Compass president Leonard Steinberg spends his days showing multi-million-dollar properties to multi-millionaires. But those high-end clients, just like us normals, care about one thing above all: Good old-fashioned time.
“People are going to start falling in love with technology when it gives them time,” Steinberg told attendees of the Fast Company Innovation Festival on Tuesday, during a late-afternoon session at Compass headquarters on Fifth Avenue. “Time is the ultimate luxury.”
Steinberg, formerly a star broker at Douglas Elliman, joined Compass in 2014. Since then, the startup has raised an additional $175 million in venture funding and built out a suite of technology tools that helps real estate agents market their listings.

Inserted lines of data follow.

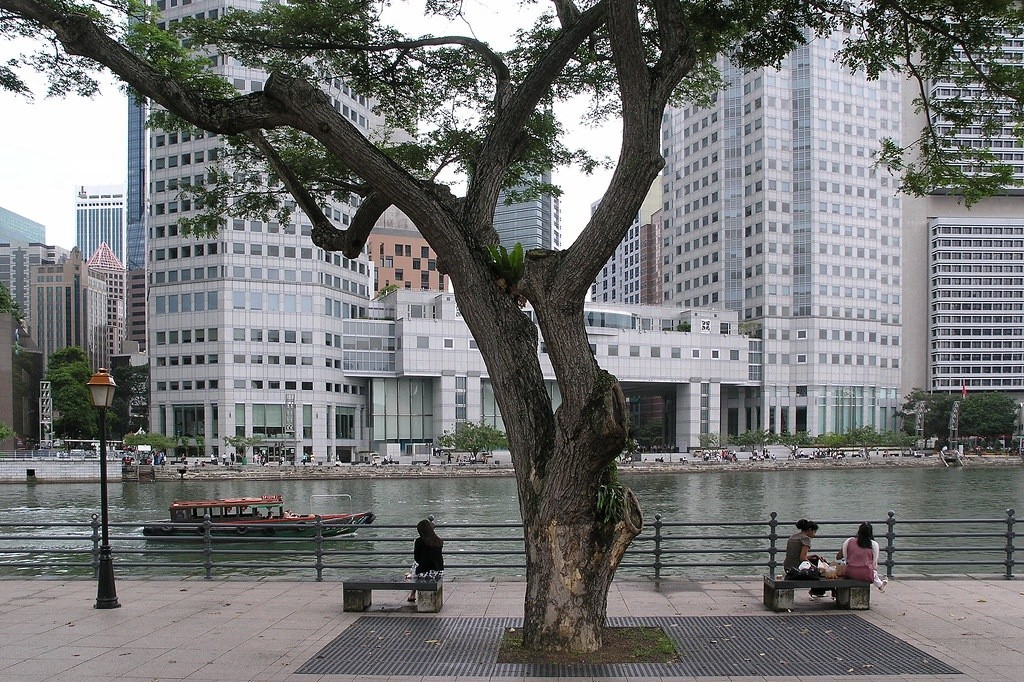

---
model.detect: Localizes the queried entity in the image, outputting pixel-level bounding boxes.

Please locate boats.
[144,495,376,537]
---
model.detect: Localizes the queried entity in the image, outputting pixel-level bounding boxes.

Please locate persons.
[222,453,227,465]
[311,453,316,465]
[383,455,393,463]
[470,455,475,464]
[211,452,215,464]
[252,452,266,466]
[843,521,888,590]
[407,520,444,601]
[181,453,186,461]
[784,519,836,600]
[336,454,339,461]
[257,509,301,520]
[682,445,889,464]
[279,457,284,465]
[481,455,487,464]
[114,444,167,465]
[303,453,308,465]
[231,454,235,465]
[448,451,452,463]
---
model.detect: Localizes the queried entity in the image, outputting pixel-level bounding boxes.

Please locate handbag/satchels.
[785,567,822,581]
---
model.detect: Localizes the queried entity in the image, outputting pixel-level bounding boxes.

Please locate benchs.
[342,574,444,612]
[763,574,870,611]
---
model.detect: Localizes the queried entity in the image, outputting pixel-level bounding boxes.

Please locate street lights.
[426,441,436,467]
[87,368,122,608]
[667,444,675,466]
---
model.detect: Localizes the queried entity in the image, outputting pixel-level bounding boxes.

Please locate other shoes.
[406,596,416,603]
[878,580,888,590]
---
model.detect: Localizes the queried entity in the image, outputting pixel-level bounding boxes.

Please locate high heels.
[808,589,826,598]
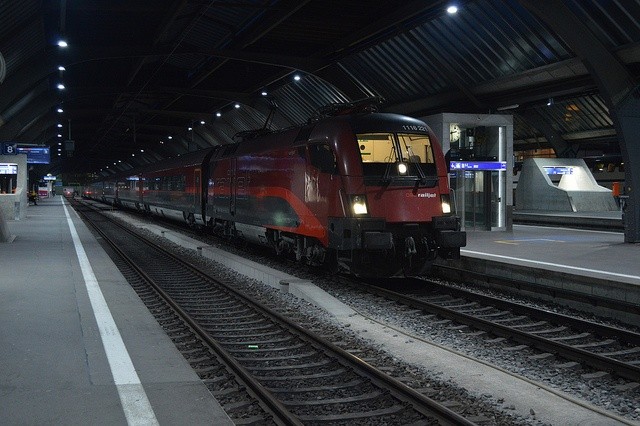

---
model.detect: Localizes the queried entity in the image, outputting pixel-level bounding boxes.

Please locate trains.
[79,95,466,281]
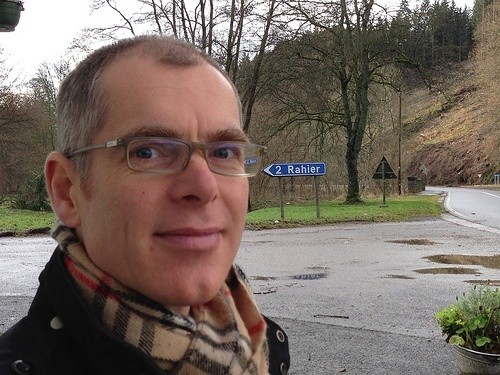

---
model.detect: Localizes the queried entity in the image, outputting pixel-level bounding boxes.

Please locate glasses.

Compass agents are now active in 30 U.S. cities.
Our own @mattspangler, @luxuryblurber, and @zhao_liming speaking on "The Future of Home" at the #FCFestival! pic.twitter.com/AJrQ55VK3e
— Compass (@Compass) October 24, 2017
Compass helps agents maximize their face-to-face time with clients. In Steinberg’s view, prospective buyers are looking for in-home technology to play a similar role. “The greatest opportunities lie in user friendliness,” he says. In other words, operating a fancy lighting system shouldn’t require calls to a manufacturer help line.
Steinberg has also seen a shift away from the cold minimalism that used to dominate contemporary real estate. “When we get home we want calm and simplicity. But people are also looking for tactile things that harness warmth and texture,” he says. “Even patina, which was outlawed, has returned. Technology installed into a nostalgic environment is having a moment.”
Google’s new home assistant fits neatly into that trend, its hardware wrapped in a soft cloak of gray or coral fabric. When voice serves as user interface, screens can fade to the background.